[Begin]
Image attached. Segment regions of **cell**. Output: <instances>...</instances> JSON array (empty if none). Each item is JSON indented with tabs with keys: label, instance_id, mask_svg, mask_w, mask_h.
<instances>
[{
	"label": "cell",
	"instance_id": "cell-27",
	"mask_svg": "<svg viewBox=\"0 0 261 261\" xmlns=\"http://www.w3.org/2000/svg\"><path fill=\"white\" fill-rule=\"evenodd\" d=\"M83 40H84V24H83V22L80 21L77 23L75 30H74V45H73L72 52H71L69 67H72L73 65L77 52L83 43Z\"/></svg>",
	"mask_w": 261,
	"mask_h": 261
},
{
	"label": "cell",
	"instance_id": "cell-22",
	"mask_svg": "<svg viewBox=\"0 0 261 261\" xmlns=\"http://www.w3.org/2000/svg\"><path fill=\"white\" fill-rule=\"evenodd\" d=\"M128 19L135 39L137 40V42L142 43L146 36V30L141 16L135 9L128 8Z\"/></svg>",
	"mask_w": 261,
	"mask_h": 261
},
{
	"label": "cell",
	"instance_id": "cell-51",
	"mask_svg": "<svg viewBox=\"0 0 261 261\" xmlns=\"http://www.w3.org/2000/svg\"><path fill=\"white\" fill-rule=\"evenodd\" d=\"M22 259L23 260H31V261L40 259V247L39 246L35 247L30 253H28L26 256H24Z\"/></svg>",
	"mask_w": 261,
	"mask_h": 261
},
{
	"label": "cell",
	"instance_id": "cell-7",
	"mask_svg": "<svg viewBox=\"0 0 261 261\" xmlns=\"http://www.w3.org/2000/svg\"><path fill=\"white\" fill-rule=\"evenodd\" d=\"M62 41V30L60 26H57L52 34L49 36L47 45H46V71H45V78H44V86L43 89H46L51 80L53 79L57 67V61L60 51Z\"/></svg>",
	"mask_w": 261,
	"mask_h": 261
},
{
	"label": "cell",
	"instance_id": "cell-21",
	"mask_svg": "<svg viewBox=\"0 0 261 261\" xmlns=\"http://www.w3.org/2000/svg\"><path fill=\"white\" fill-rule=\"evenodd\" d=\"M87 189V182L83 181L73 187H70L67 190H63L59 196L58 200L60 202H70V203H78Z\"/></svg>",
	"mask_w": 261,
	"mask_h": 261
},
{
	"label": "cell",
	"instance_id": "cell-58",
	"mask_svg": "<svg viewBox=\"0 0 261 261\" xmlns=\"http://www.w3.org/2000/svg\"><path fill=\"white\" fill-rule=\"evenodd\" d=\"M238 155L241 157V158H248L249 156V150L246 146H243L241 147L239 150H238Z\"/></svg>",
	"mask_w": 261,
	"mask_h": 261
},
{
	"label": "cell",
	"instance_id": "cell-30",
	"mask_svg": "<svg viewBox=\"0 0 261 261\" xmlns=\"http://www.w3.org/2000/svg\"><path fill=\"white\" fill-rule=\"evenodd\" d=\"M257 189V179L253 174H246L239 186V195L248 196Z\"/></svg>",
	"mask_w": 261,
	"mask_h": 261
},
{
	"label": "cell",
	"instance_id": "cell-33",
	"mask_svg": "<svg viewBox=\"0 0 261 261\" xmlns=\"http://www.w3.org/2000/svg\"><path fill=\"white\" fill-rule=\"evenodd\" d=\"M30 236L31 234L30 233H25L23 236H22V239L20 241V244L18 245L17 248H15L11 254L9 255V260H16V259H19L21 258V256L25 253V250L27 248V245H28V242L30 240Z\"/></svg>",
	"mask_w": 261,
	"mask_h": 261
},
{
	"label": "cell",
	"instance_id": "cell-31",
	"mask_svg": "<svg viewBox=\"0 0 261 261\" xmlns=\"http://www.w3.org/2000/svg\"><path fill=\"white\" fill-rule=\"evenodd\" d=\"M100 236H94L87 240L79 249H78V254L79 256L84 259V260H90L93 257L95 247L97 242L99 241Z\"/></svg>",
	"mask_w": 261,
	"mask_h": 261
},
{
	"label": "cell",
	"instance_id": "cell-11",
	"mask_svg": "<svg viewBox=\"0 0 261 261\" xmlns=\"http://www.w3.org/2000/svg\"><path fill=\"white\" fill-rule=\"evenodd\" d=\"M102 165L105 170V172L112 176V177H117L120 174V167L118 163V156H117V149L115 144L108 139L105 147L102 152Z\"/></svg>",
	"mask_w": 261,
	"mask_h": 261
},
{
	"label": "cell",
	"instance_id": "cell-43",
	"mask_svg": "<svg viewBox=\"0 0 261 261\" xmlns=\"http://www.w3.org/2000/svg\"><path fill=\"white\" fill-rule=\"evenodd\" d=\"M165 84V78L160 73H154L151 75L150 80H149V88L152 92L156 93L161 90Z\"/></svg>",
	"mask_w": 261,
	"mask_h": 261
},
[End]
§ WHAT YOU NEED TO DO
Count the lines in the listing that contain the string "instances", treating uppercase and lowercase as different, and give only that number.

§ SOLUTION TO THIS EXERCISE
2